Think you know Jupiter?
The far-flung planet has been on scientists’ radar for hundreds of years—Galileo Galilei made the first detailed observations of the planet and its satellites all the way back in 1610. But as NASA sifts through the latest data that the Juno spacecraft beamed back to Earth, scientists keep learning more they don't know about the gaseous giant.
Last year, Juno slammed into the planet’s magnetosphere and swung into orbit, capturing some pretty wild sounds and laying open the promise of more info to come. And every 53 days, the craft makes a pole-to-pole transit of the planet, snapping pictures and grabbing data as it goes.
Now, the first scientific data from Juno’s rendezvous with Jupiter are finally being presented to the public—and the results might make you scratch your head.

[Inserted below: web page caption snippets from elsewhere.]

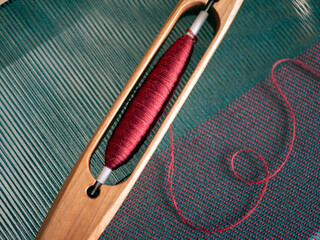 Interweaving of green warp threads and red weft threads, close up. Weaving loom, yarn and boat shuttle - obrazy, fototapety, plakaty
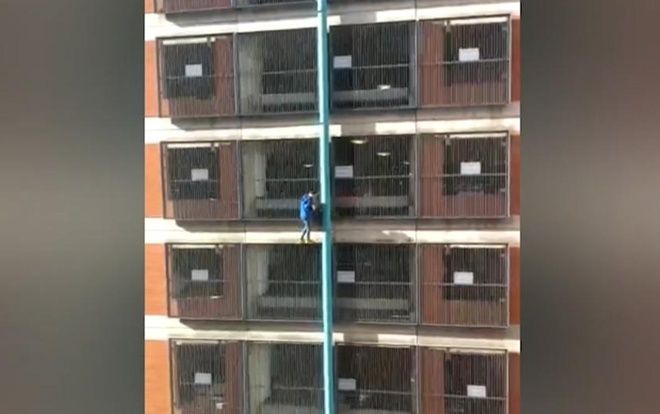 Tay không leo lên đỉnh bãi đỗ xe 8 tầng, cô gái khiến ai nấy kinh ngạc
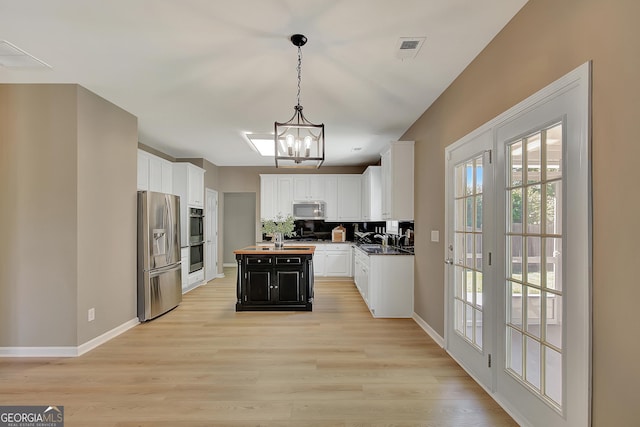 kitchen with appliances with stainless steel finishes, a sink, a chandelier, and white cabinetry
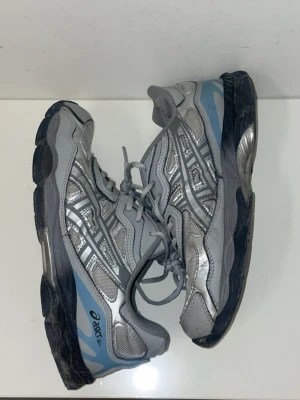 Gråa asics  - Säljer ett par gråa Asics sneakers med blå och svarta detaljer. Skorna har en chunky sula och klassisk mesh- och syntetöverdel med Asics logga på sidan. Perfekta för dig som gillar sportig och retro stil. OBS SÖNDER INUTI HÄLEN 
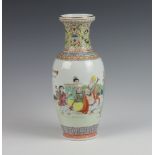 A 20th Century Chinese famille rose vase decorated with figures in a garden setting and script 25cm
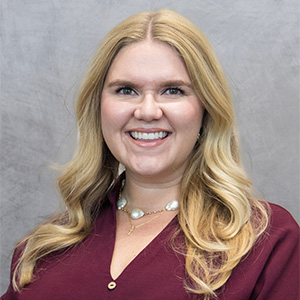 A woman with long blonde hair, wearing a maroon blouse and a pearl necklace, smiles in front of a gray background.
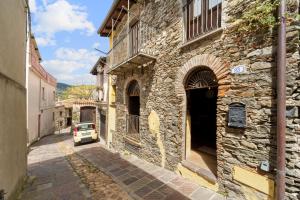 a stone building with a car parked on a street at Su Cuccumeu 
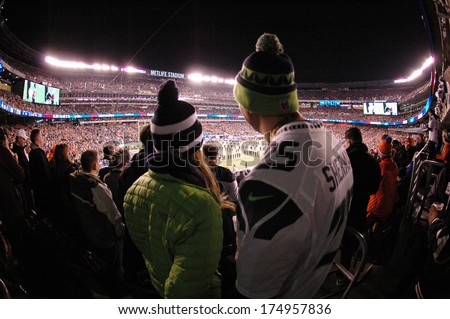 A Couple Looks Out Towards The Field During The Super Bowl Xlviii Pre-Game Show At Metlife Stadium In East Rutherford, New Jersey Feb. 2, 2014. The Seattle Seahawks Defeated The Denver Broncos 43-8.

First thing’s first: Juno got awesome views of both of Jupiter’s poles, and they look nothing alike. In a paper in the journal Science, researchers analyze data that Juno snagged of the area beneath the planet’s cloudy surface. It did so using microwave sounding, which is also used by weather satellites to tell what’s happening on the ground during storms. The technique let scientists map out what’s happening inside the planet’s intense polar storms, which Juno’s cameras also captured in all of their swirly, mesmerizing glory.
Despite expectations that those storms would contain a mixture of gases across the whole planet, they didn’t. A huge, ammonia-rich plume seems to be billowing up from somewhere inside Jupiter. Researchers think it bears a resemblance to Hadley cells, which fuel the trade winds back on Earth.
There was another surprise on Jupiter: A magnetic field that’s even stronger than researchers expected. In another paper in Science, they describe a lumpy magnetic field that seems to come from an even larger inner core than thought. In a paper devoted entirely to the core in the journal Geophysical Research Letters, researchers hypothesize that it’s a whopping 7 to 25 times the mass of Earth’s core and could take up more of the planet than expected.
“Intense” aurorae were also observed on the planet, but they don’t seem to work like Earth’s. On our planet, the sun shoots particles toward the planet. They strike Earth’s magnetosphere and travel toward the polar regions. Some of these particles are diverted in and slam into atmospheric gasses, generating light.
Not so on Jupiter—they seem to be traveling outward from the planet instead of downward. That suggests a truly weird magnetic field. As The New York Times’ Kenneth Chang explains, that could be accounted for by the makeup of Jupiter’s core—liquid hydrogen instead of molten iron.
Jupiter scientists have more information to share—a lot more. Forty-three additional papers are available at Geophysical Research Letters, and more data is coming in all the time. And with an upcoming flyby of Jupiter’s iconic Great Red Spot, you can rest assured that there will soon be even more to learn.
“Every 53 days, we go screaming by Jupiter, get doused by a fire hose of Jovian science,” admitted Scott Bolton, the mission’s principal investigator, in a press release, “and there is always something new.”